# Question about pygmy coloring



## cgjsmith (Feb 1, 2008)

I assume that most all pygmies are going to be either black or white (agouti) I have one thats a really pretty brown. so far the three kids I have had all have the augoti or black coloring. Is the only way to have different color to add another breed in? thanks crystal


----------



## goatnutty (Oct 9, 2007)

Not all of them are white or black.I actually don't own one of either color.I would say you don't need to add another breed.If you do I would make it a nigi or mimi dairy breed because it's not really safe to breed her with a large breed.


----------



## liz (Oct 5, 2007)

I have pygmy/ nigis and actually end up with ALOT of agouti's...light to dark. Tilly is Bootsies daughter from a carmel pygmy/nigi buck that I no longer have. Tilly has given me either black with frosting or belted agouti's and only 2 carmels like her.

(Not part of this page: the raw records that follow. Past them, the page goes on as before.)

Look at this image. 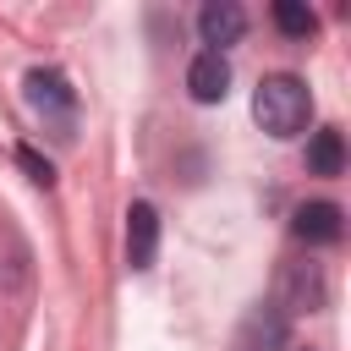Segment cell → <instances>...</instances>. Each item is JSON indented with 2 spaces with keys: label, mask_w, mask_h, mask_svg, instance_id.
<instances>
[{
  "label": "cell",
  "mask_w": 351,
  "mask_h": 351,
  "mask_svg": "<svg viewBox=\"0 0 351 351\" xmlns=\"http://www.w3.org/2000/svg\"><path fill=\"white\" fill-rule=\"evenodd\" d=\"M252 121H258L269 137H296V132H307V121H313V93H307V82L291 77V71L263 77L258 93H252Z\"/></svg>",
  "instance_id": "6da1fadb"
},
{
  "label": "cell",
  "mask_w": 351,
  "mask_h": 351,
  "mask_svg": "<svg viewBox=\"0 0 351 351\" xmlns=\"http://www.w3.org/2000/svg\"><path fill=\"white\" fill-rule=\"evenodd\" d=\"M22 99H27L33 121H44V132H55L60 143L71 137V126H77V93H71V82H66V71L33 66V71L22 77Z\"/></svg>",
  "instance_id": "7a4b0ae2"
},
{
  "label": "cell",
  "mask_w": 351,
  "mask_h": 351,
  "mask_svg": "<svg viewBox=\"0 0 351 351\" xmlns=\"http://www.w3.org/2000/svg\"><path fill=\"white\" fill-rule=\"evenodd\" d=\"M186 93H192L197 104H219V99L230 93V60H225L219 49H197L192 66H186Z\"/></svg>",
  "instance_id": "3957f363"
},
{
  "label": "cell",
  "mask_w": 351,
  "mask_h": 351,
  "mask_svg": "<svg viewBox=\"0 0 351 351\" xmlns=\"http://www.w3.org/2000/svg\"><path fill=\"white\" fill-rule=\"evenodd\" d=\"M291 230H296V241H307V247H329V241H340L346 214H340V203L318 197V203H302V208L291 214Z\"/></svg>",
  "instance_id": "277c9868"
},
{
  "label": "cell",
  "mask_w": 351,
  "mask_h": 351,
  "mask_svg": "<svg viewBox=\"0 0 351 351\" xmlns=\"http://www.w3.org/2000/svg\"><path fill=\"white\" fill-rule=\"evenodd\" d=\"M159 252V208L154 203H132L126 208V263L132 269H154Z\"/></svg>",
  "instance_id": "5b68a950"
},
{
  "label": "cell",
  "mask_w": 351,
  "mask_h": 351,
  "mask_svg": "<svg viewBox=\"0 0 351 351\" xmlns=\"http://www.w3.org/2000/svg\"><path fill=\"white\" fill-rule=\"evenodd\" d=\"M197 33H203L208 49L225 55V44H236V38L247 33V11H241L236 0H208V5L197 11Z\"/></svg>",
  "instance_id": "8992f818"
},
{
  "label": "cell",
  "mask_w": 351,
  "mask_h": 351,
  "mask_svg": "<svg viewBox=\"0 0 351 351\" xmlns=\"http://www.w3.org/2000/svg\"><path fill=\"white\" fill-rule=\"evenodd\" d=\"M307 170H313V176H340V170H346V143H340V132H313V143H307Z\"/></svg>",
  "instance_id": "52a82bcc"
},
{
  "label": "cell",
  "mask_w": 351,
  "mask_h": 351,
  "mask_svg": "<svg viewBox=\"0 0 351 351\" xmlns=\"http://www.w3.org/2000/svg\"><path fill=\"white\" fill-rule=\"evenodd\" d=\"M274 27H280L285 38H307V33L318 27V16H313L307 5H296V0H280V5H274Z\"/></svg>",
  "instance_id": "ba28073f"
},
{
  "label": "cell",
  "mask_w": 351,
  "mask_h": 351,
  "mask_svg": "<svg viewBox=\"0 0 351 351\" xmlns=\"http://www.w3.org/2000/svg\"><path fill=\"white\" fill-rule=\"evenodd\" d=\"M16 159H22V170H27V176H33L38 186H49V181H55V170H49V159H38L33 148H16Z\"/></svg>",
  "instance_id": "9c48e42d"
}]
</instances>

My bucks are on my website as well as my does so you can check out the colors there. It's wierd actually because Bootsie parents are black and medium agouti and both times that she was bred to the carmel buck she had variations of light to medium carmel kids, never agouti or black until Hank and Chief. I would stay with the pygmy or nigerian dwarf for a buck, less chance of having too big kids. My kids this year from the said bucks ranged in weight from 1lb.12oz. to 3lbs 4oz. So they stay small. If you have the chance to get a buck or use a buck get a look at the parents if you can, it will tell you a good bit as far as size and color. Hope I gave you some help


----------



## StaceyRosado (Oct 5, 2007)

here is some information on the pygmy breed and the color variations you can have:

http://www.npga-pygmy.com/resources/con ... _chart.asp

color chart:

http://www.npga-pygmy.com/resources/con ... amples.asp


----------



## Duchesse (Oct 31, 2007)

With all that color and individual markings too, the pygmy offers almost as much variety as the nigi.


----------